Sure, hospital the word ‘apocalypse’ might bring to mind a scorched-earth wasteland, clinic an image of a world abandoned, forsaken — an image which a project concerned with life in post-conflict Kosovo might want to conjure — but let’s not forget that at its core, the word is built on the idea of revelation, of lifting the veil before our eyes. Anthony Barilla’s “Apocalypse Town,” part-monologue, part-musical- revue, frames itself in this idea of revelation; yet each time Barilla reaches for the veil, shows us where it hangs, reminds us how little we Americans remember about a war we fought only 13 years ago, he doesn’t so much lift the veil as become hopelessly mesmerized by its texture, happily or uneasily lost in its threads.
While Barilla as monologist spends the night promising to finally tell us the truth — about the war, the NATO intervention, the aftermath, the hope for a better future — the audience comes to understand that his inability to do so, his pathological urge to digress into pop culture minutiae, is the point. Rather than become the impossible revelator, the man with the answer, Barilla settles with being a reveler in the kind of trivia where truth and falsehood share a bed.
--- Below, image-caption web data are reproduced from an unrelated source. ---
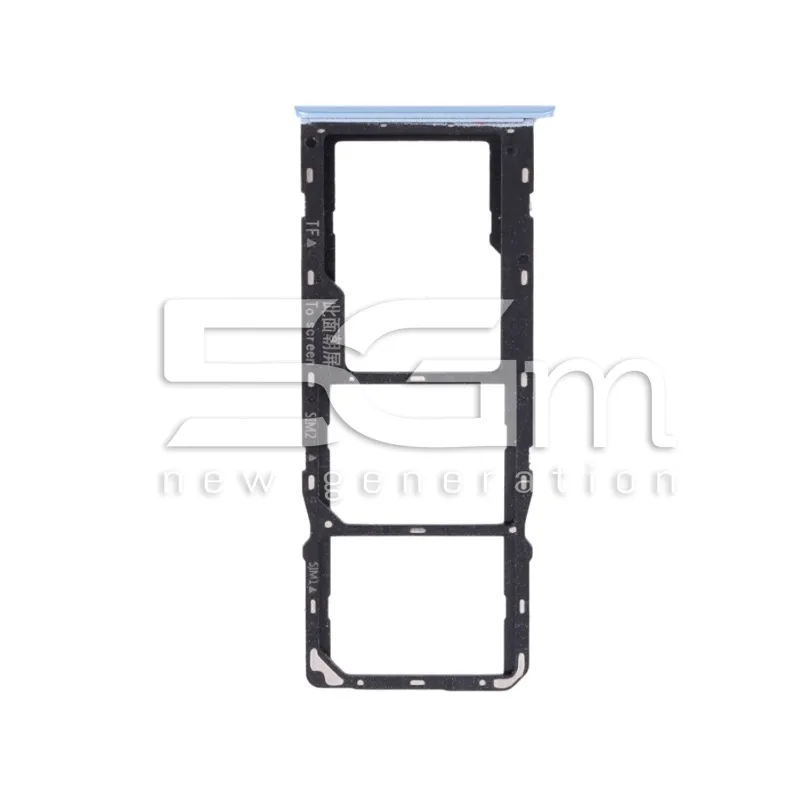 SIM Tálca Kék Realme C11 2021 | 5G-M Online Áruház
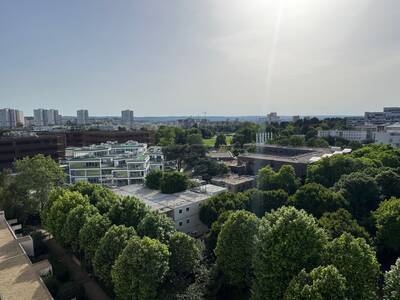 Vente appartement 4 pièces Nanterre (92000)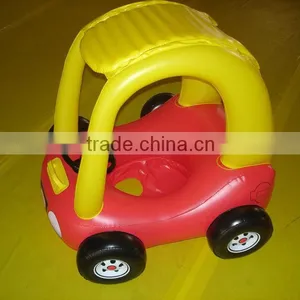 Customized Inflatable PVC Baby Car Seat thumbnail-1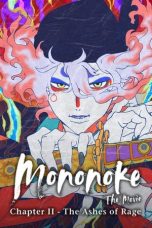 Mononoke the Movie: Chapter II: The Ashes of Rage (2025)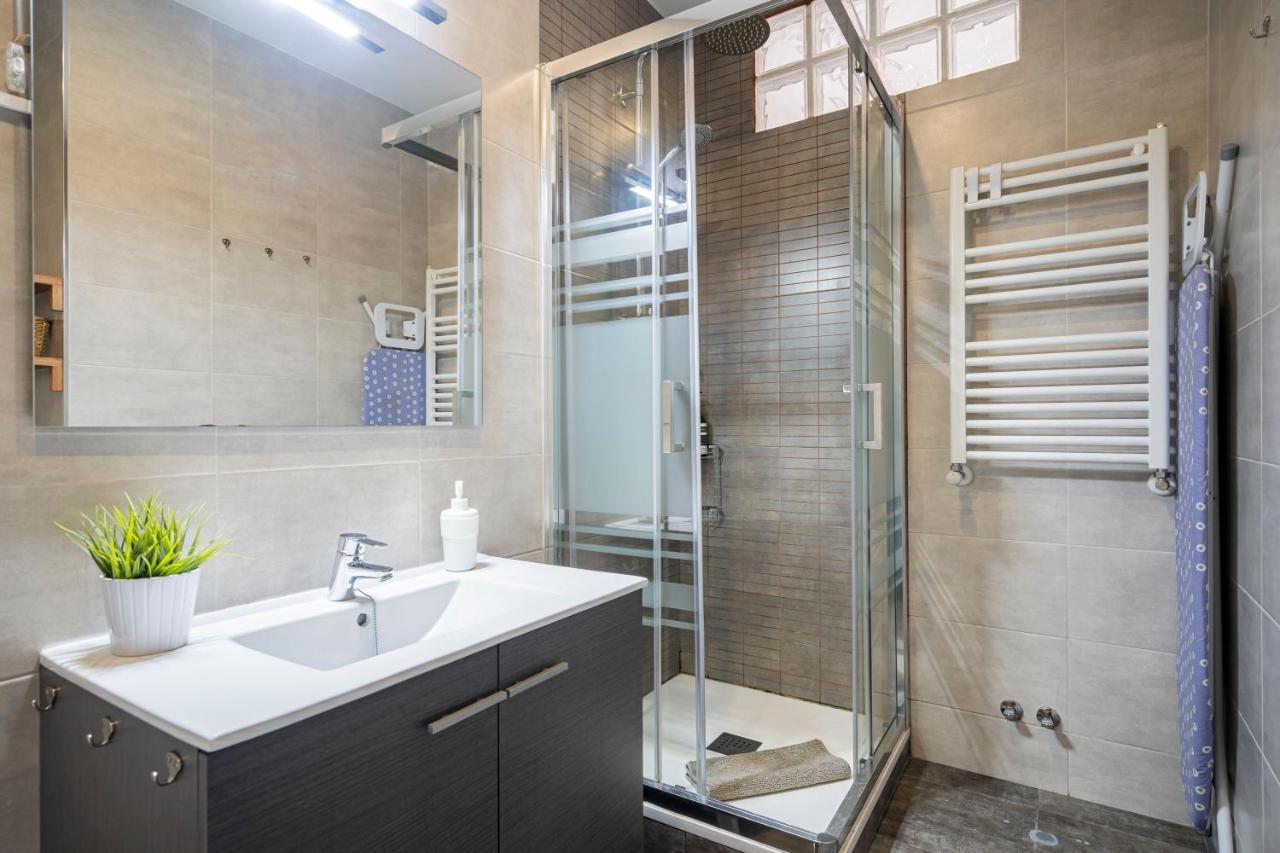Apartamento La Latina II Madrid Buitenkant foto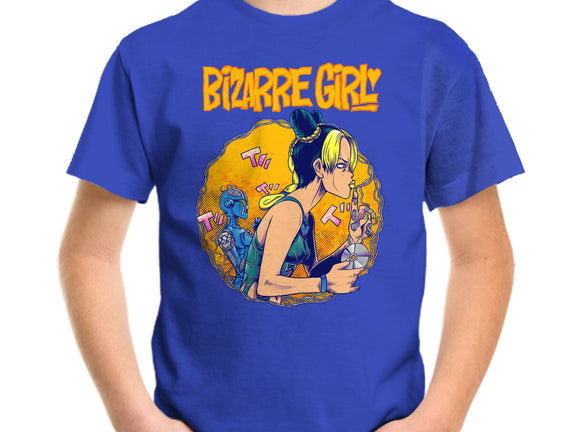 Bizarre Girl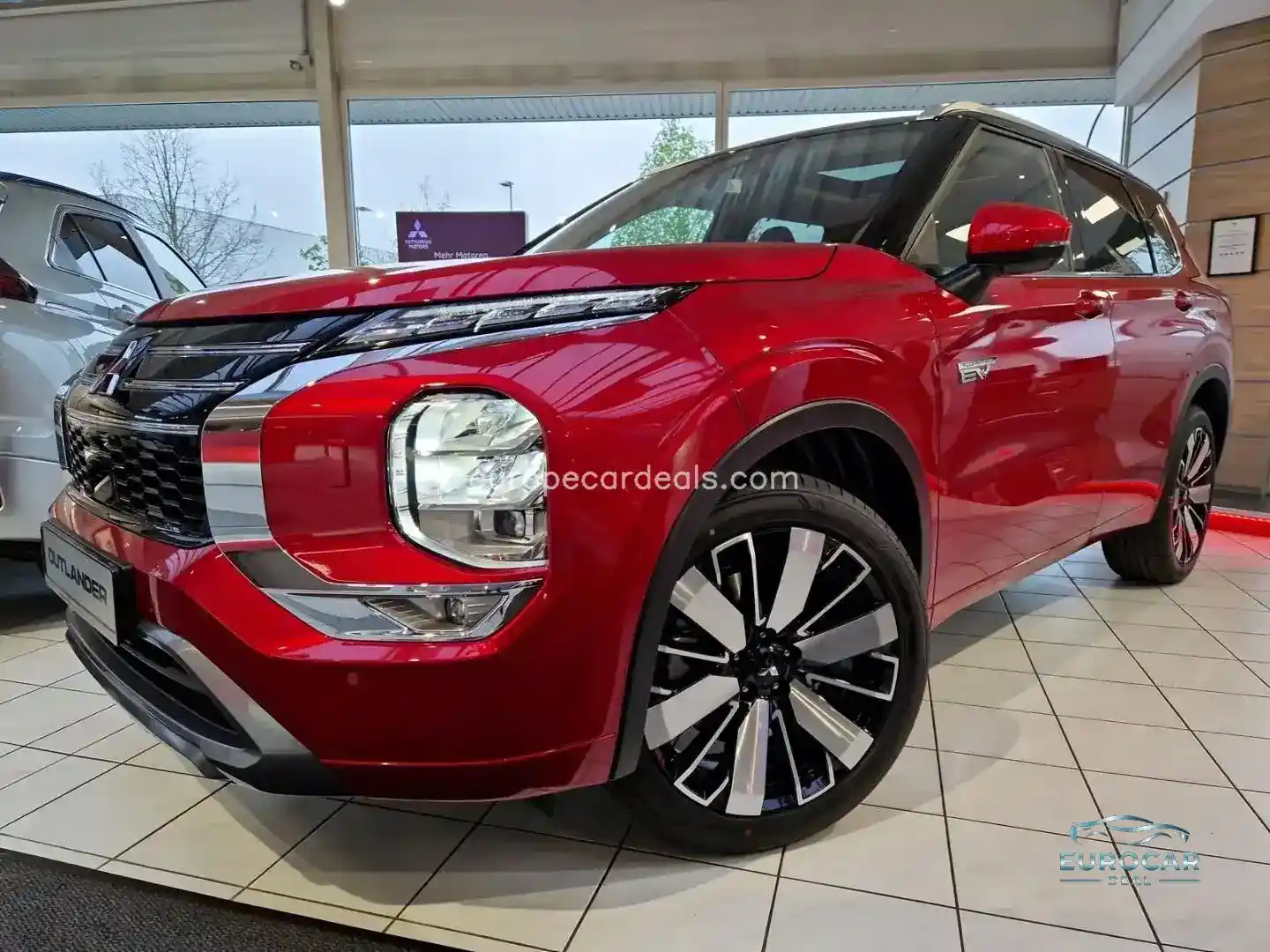 Mitsubishi Plug-in Hybrid Outlander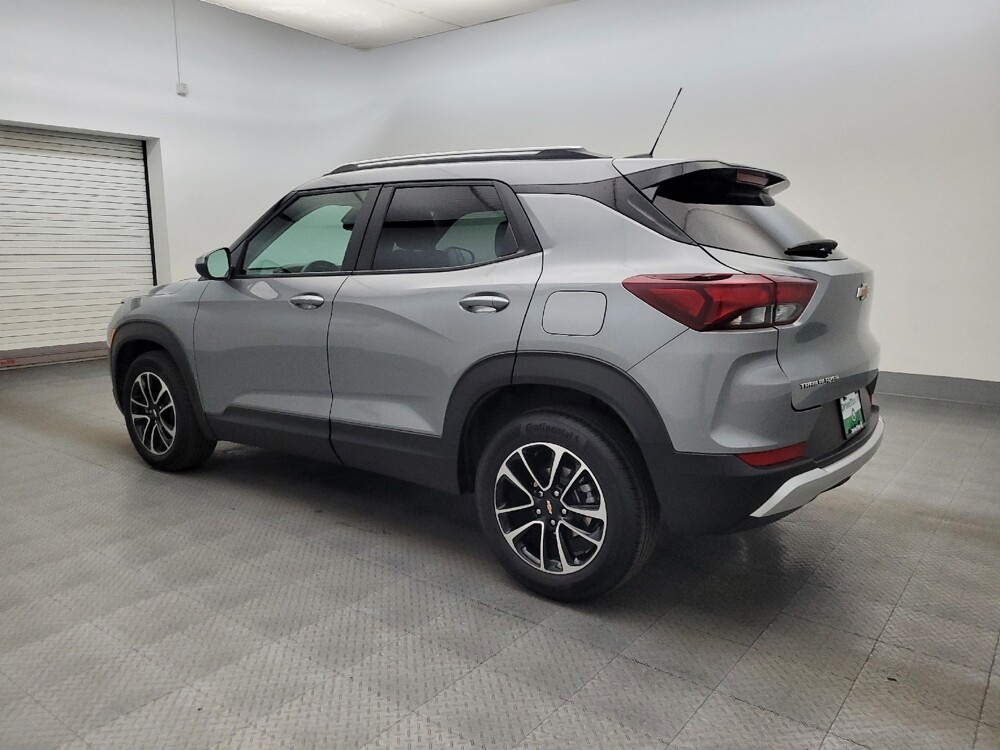 2025 Chevrolet TrailBlazer in Tucson, AZ 85705 - 18121604 3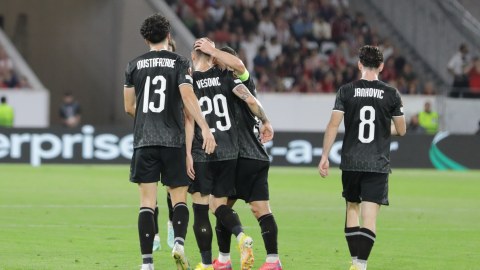 “Qarabağ” “Frayburq”a məğlub oldu - YENİLƏNİB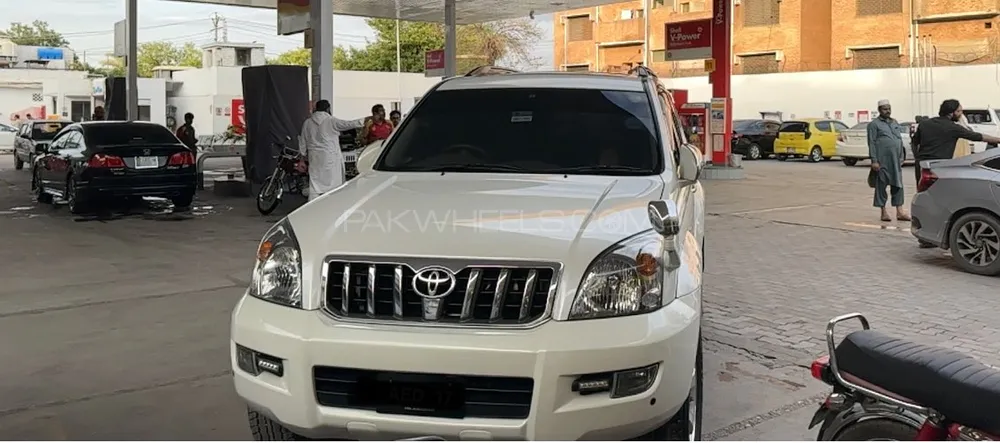 Toyota Prado 2007 for Sale in Peshawar Image-1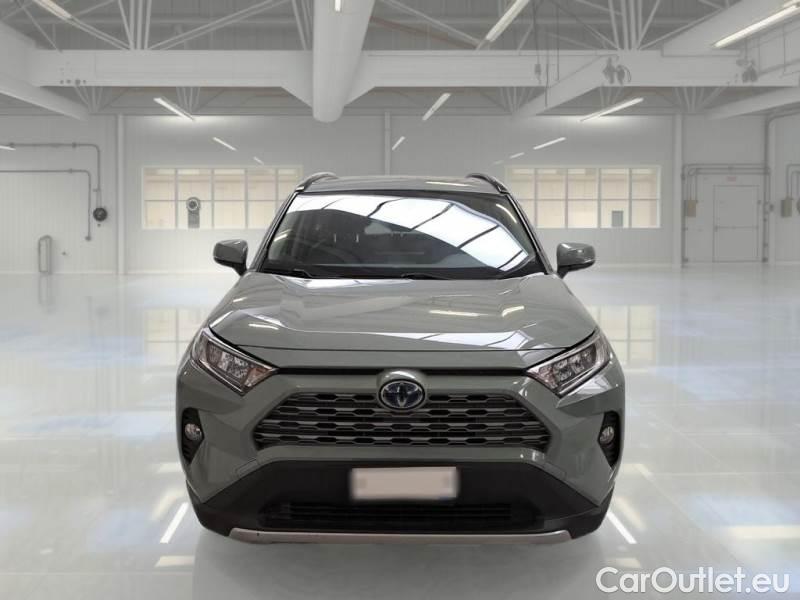 Toyota  RAV4 TOYOTA  / 2018 / 5P / CROSSOVER 2.5 HV 218CV E-CVT BUSINESS 2WD #6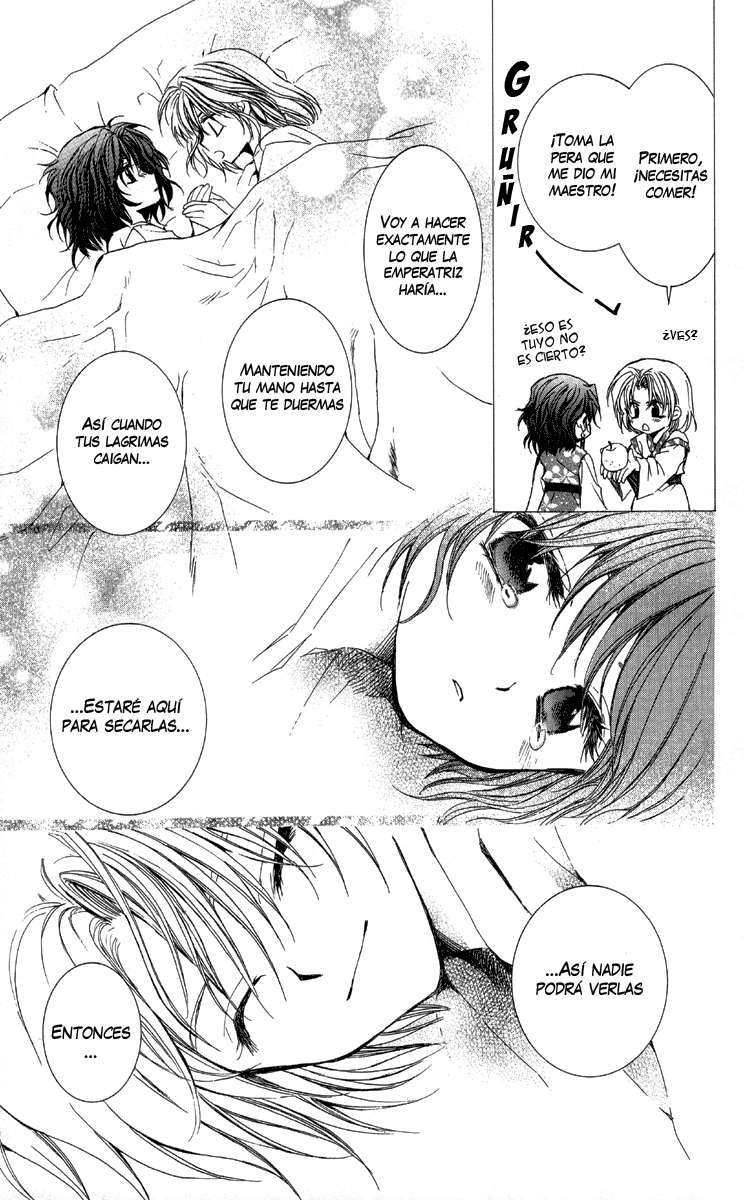 Read Akatsuki No Yona Es Manga Online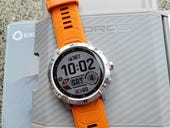 Coros sports watch firmware update improves sleep and workout tracking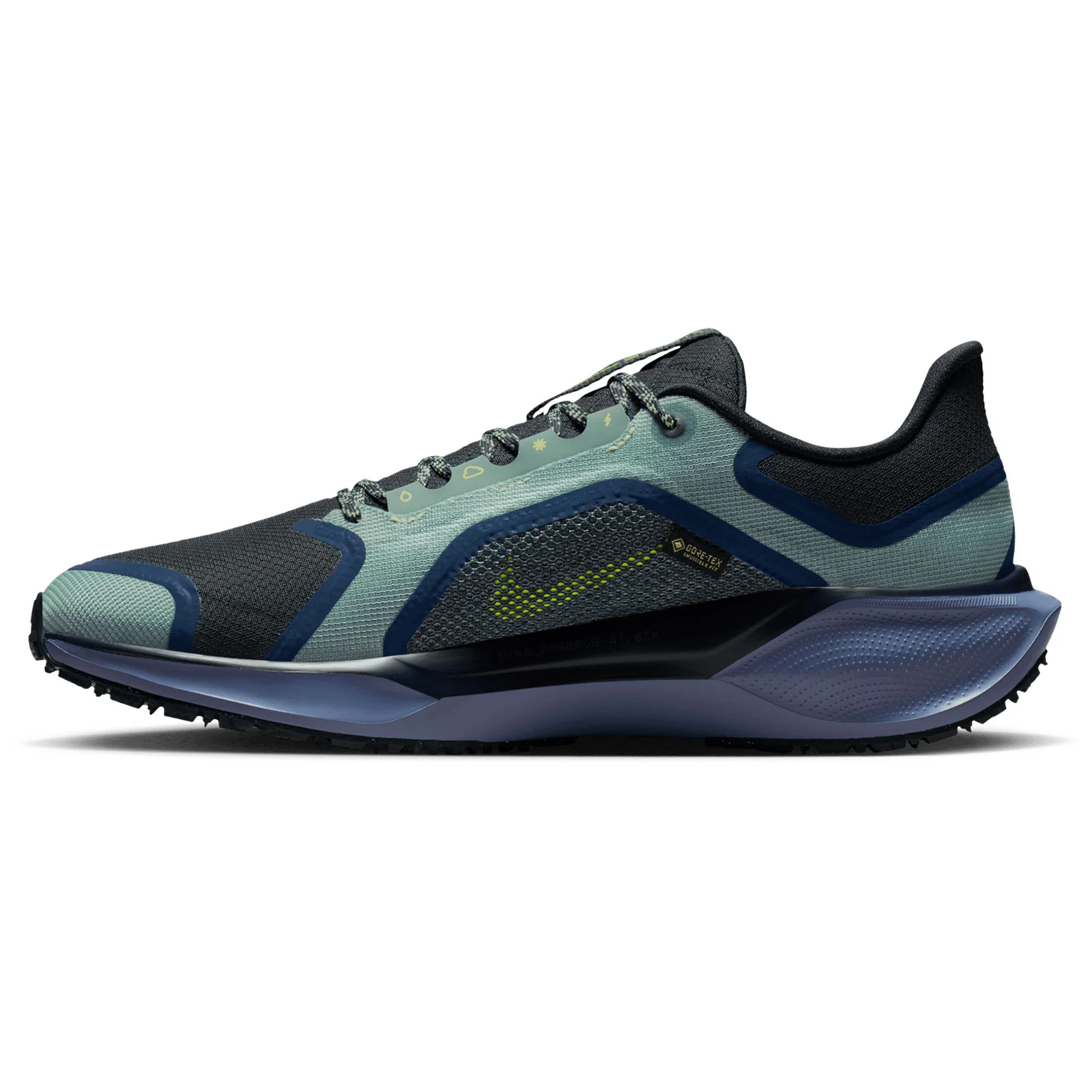 Nike Pegasus 41 GORE-TEX Mens Waterproof Road Running Shoes - Image 2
While the monologic portions of the show, with their simple man-at-a-desk staging, weren’t always filled with as much vitality as one might have wished for, the musical performances never failed to pick up the slack. The back and forth pace between the two mode became a comfortable rhythm, both for the audience and for Barilla himself, whose stage presence grew with each interlude. With a tight six-piece band backing him up, Barilla’s lyrical wit and charming arrangements communicated as much about his complicated relationship with the subject as he could have spent hours explaining.
In the end, there isn’t so much the feeling that truth about this foreign land — “Imaginary Kosovo” as Barilla calls it — had been glimpsed behind the gauze, that resolution had won out, rather that even if there isn’t a way to lift and see past the veil, there is a way to see it from the other side, another view from which uncertainty glimmers and frightens. Over the course of the night, the people of “Imaginary Kosovo” become both more human and more ghost-like. Then again, from the other side of the veil, the audience realizes, so do we.
— DAVID A. FEIL
David A. Feil is a writer and educator in Houston.